Hugh Carden’s mother looked down at her from the back of her camel, on which had been fixed the padded seat which is perhaps the most comfortable of all saddles.
Wellington, with the book between his teeth, sat next her, firmly secured by a rope through the steel ring in his spiked collar to the back of the seat.
“Take him, your grace,” had urged Jane Coop, whose own heart was nigh to breaking at being left behind. “Take him; he’ll find her if we should happen to have made a mistake. Missie calling you, Wellington. Take the book to Missie; she wants it.”
And the dog had obediently picked up the book in his teeth and waddled in the wake of the search-party.
Maria Hobson stood close beside her mistress; the indifferent fellaheen stood some little way apart. They, too, have long since become accustomed to the vagaries of the great white races.
“Let me go alone, dear. He is my son!”
The mother had pleaded for the sake of her first-born, and the old woman, understanding, had given way.
“Goodbye, dear. I will wait for you here. Hobson will look after me. Besides, as long as we save her good name, what matters anything else? Thank God for the moon, Jill. You will easily follow the track of the two horses. Give them both my love, and tell them I’m waiting. Au revoir.”
She stood and watched the camel slither across the desert at that animal’s almost incredible speed; then turned, sat down on the edge of her litter, took out her bejewelled Louis XV snuff-box, rasped a match on the sole of her crimson shoe, and lit a Three Castles with her eyes on the track left by the hoofs of two horses.
Yes!

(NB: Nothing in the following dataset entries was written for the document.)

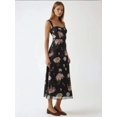 thumbnail image 2 of Patterned Maxi Dress with Heart Collar, 2 of 5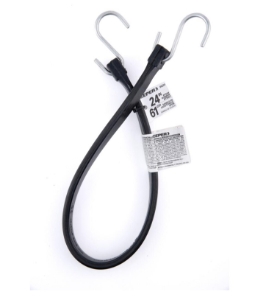 Strap Binding Black Rubber 24I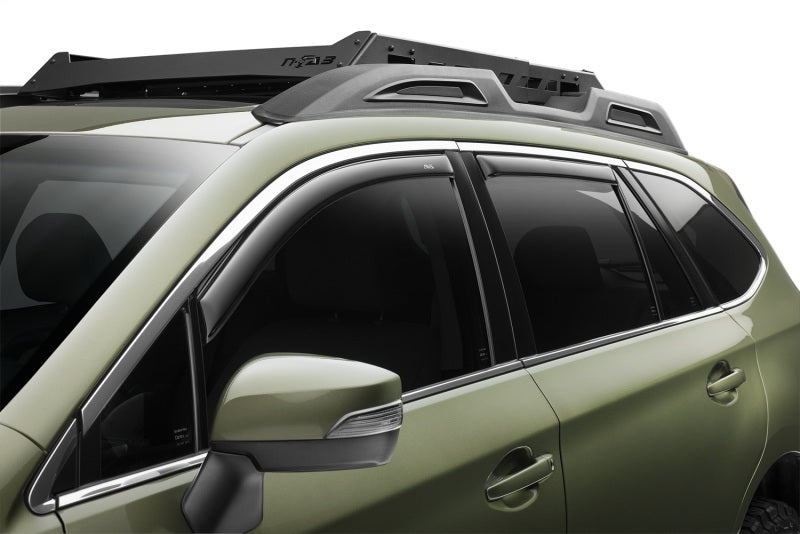 AVS 19-24 Subaru Ascent Ventvisor Front &amp; Rear Window Deflectors 4pc - Smoke - 194250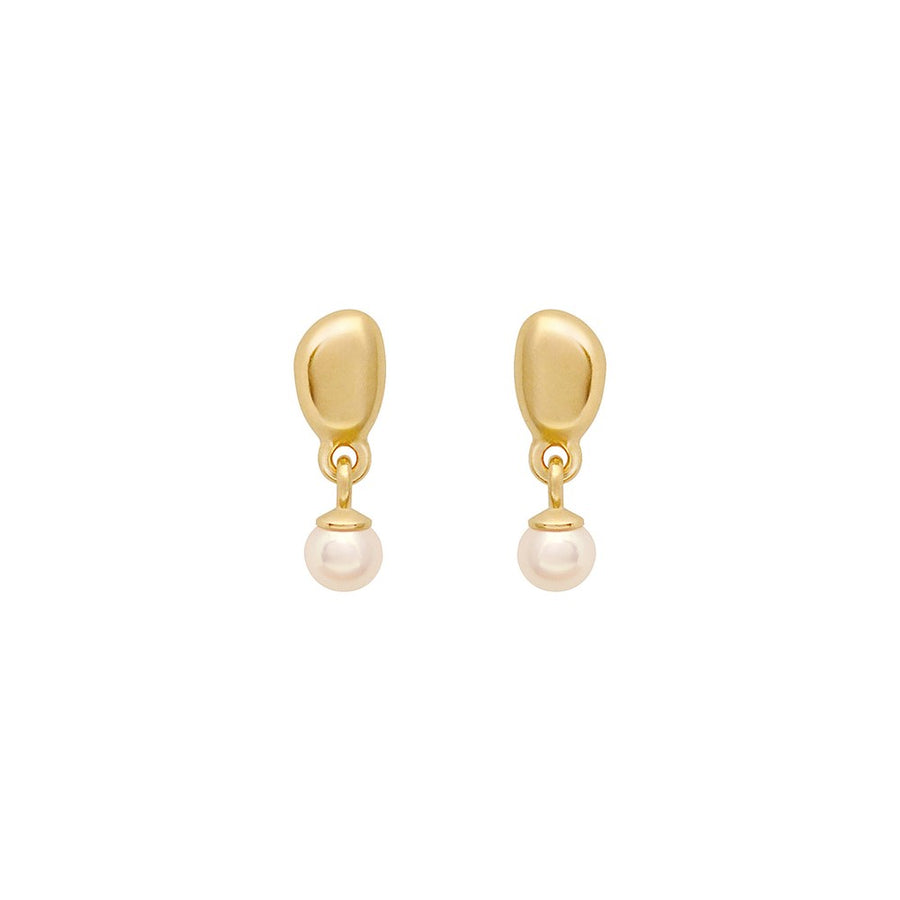 Alga Pearl Drop Earrings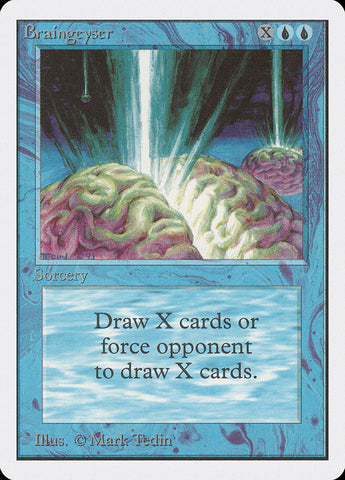Braingeyser [Unlimited Edition] Magic: The Gathering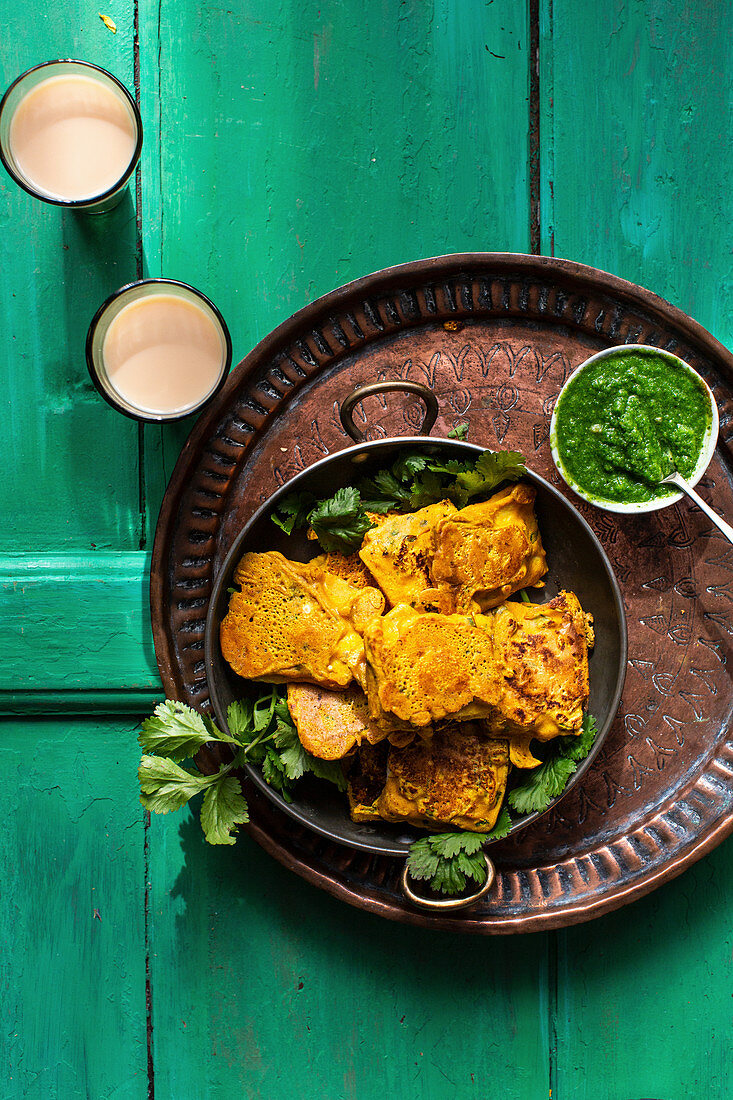 Brot im Teigmantel (Pakora, Indien)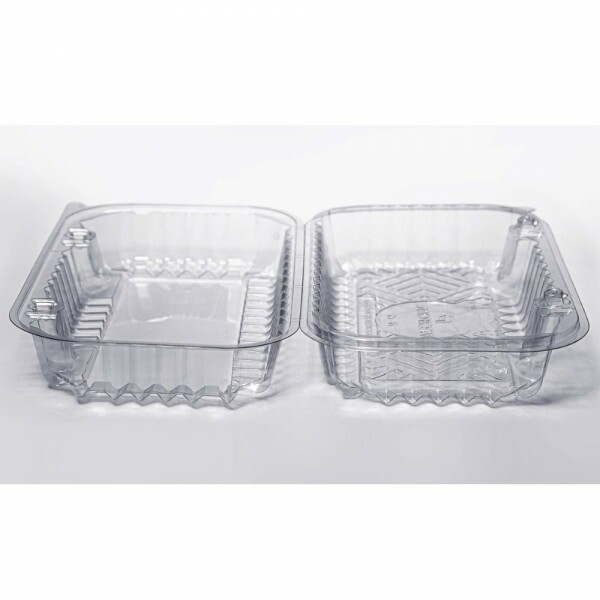 PF 10 Embalagem Cristal Retangular Articulada Pequena Alta Packform - Caixa Com 100 Unidades PF 10 Embalagem Cristal Retangular Articulada Pequena Alta Packform - Caixa Com 100 Unidades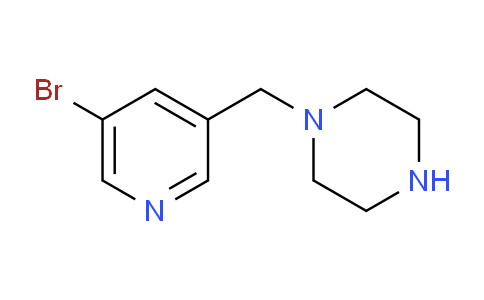 CAS No. 1211591-45-5, 1-((5-bromopyridin-3-yl)methyl)piperazine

Two.
Just an hour before they arrived, Ben Kelham had started from the Gate of To-morrow to find his school-mate, Hugh Carden Ali, at his Tents of Purple and of Gold.
CHAPTER XXXI
“Sweet is true love tho’
given in vain, in vain;
And sweet is death who puts an end to
pain.”
TENNYSON.
Hugh Carden Ali, quite still and strangely unwelcoming, stood just inside his tent; as Ben Kelham flung himself off his horse; neither did he put out his hand to take the outstretched one of his old school-fellow.
Pretending not to notice the seeming lapse in courtesy, Kelham turned to hitch his horse, only to find that that product of the bazaar had cleared for the horizon.
It were wise when out in the desert, if your horse is not desert-trained, to hang on to the bridle until you have hobbled or hitched your steed, lest peradventure the vultures, at a discreet distance, should assemble about you later, as you lie raving upon the sands, only waiting until your ravings cease altogether, to approach quite near to you.
That the omission was intentional never crossed his mind. He remembered his friend’s religion and the strictness with which he adhered to its tenets, and thought that perhaps the shaking of a fellow-creature’s hand was forbidden at certain hours.